Cierta literatura feminista y de izquierdas ha tendido a minimizar un crimen de tal magnitud elevándolo incluso a la categoría de derecho. Se trataría, poco menos, que de una operación similar a que uno le saquen una muela, y eso no es cierto. Con la investigación subyacente en mi libro «¡Derogad la genocida ley de violencia de género!» he podido comprobar -uno más- los efectos demoledores sobre la psique y la vida de las personas, que se tornan crueles y despiadadas, violentas y psicópatas, altamente destructivas y amargadas, ocultando su complejo de culpa tras una histeria agresiva. Aunque se cauterice la conciencia -y ésta es seguramente la peor respuesta-, el aborto destruye una vida e interrumpe un proceso natural, con efectos psicológicos y psíquicos tremendos.

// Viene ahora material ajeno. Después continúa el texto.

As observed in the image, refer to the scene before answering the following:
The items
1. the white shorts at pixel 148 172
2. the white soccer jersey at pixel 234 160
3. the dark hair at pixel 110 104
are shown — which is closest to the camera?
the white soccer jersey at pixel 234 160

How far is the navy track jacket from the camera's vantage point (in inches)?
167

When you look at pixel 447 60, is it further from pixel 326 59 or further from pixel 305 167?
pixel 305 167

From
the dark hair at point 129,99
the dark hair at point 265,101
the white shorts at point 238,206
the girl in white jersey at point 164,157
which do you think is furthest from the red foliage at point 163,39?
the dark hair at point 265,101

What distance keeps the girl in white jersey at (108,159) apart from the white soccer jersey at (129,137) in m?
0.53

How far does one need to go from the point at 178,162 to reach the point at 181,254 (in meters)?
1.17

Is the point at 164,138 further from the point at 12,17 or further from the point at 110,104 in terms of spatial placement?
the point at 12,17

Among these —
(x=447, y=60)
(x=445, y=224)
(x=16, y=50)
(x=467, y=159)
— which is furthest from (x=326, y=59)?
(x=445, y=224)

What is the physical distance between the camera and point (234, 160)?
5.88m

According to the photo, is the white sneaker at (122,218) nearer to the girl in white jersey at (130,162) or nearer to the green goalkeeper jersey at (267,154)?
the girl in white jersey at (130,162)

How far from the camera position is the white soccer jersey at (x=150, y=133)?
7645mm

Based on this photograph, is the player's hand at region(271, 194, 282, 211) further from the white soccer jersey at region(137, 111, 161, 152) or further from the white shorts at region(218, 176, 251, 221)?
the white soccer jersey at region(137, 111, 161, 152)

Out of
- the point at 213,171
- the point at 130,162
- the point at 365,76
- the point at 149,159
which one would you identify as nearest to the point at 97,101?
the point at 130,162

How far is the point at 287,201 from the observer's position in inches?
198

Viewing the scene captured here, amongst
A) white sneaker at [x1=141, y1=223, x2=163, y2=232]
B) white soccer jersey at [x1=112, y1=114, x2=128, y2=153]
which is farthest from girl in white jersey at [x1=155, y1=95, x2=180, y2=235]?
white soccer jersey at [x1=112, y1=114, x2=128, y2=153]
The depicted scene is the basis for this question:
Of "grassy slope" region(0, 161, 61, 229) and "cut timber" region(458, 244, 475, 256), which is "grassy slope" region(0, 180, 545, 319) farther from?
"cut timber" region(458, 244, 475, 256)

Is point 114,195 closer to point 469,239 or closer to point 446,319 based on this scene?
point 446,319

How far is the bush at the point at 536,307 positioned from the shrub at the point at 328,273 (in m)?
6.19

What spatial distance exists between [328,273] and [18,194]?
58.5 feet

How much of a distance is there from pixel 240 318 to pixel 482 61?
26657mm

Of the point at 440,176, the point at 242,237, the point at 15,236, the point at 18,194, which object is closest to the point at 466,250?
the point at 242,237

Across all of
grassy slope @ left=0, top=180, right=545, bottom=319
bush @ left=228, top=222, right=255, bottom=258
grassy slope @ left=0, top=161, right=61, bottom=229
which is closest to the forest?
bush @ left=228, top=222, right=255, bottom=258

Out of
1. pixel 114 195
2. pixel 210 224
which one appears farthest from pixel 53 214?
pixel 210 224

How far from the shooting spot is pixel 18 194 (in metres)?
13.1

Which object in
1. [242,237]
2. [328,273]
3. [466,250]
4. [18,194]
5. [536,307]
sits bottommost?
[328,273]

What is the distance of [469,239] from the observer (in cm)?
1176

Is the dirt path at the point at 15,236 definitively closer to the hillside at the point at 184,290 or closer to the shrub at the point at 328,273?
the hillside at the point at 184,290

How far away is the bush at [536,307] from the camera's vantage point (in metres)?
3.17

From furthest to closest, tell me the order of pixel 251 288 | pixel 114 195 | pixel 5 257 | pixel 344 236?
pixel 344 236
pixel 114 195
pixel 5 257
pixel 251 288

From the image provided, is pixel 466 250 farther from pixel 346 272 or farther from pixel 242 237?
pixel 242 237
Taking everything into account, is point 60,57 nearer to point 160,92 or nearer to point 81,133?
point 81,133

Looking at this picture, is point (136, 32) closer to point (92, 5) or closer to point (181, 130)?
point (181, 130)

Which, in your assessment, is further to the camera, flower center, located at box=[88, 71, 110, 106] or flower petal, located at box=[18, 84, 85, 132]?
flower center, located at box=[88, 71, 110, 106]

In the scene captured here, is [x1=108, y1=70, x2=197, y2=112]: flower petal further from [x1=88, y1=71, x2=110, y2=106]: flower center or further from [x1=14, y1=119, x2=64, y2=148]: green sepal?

Entrevisté en su día a una mujer que había sublimado su arrepentimiento luchando contra el aborto y me confesó que «celebraba» el «cumpleaños» el día en que había abortado a su hijo. El dolor persistía embalsamado.
Lo que hizo Letizia Ortiz no fue el ejercicio de un derecho, ni sufrió una operación quirúrgica irrelevante; practicó un crimen, despenalizado, que genera secuelas terribles.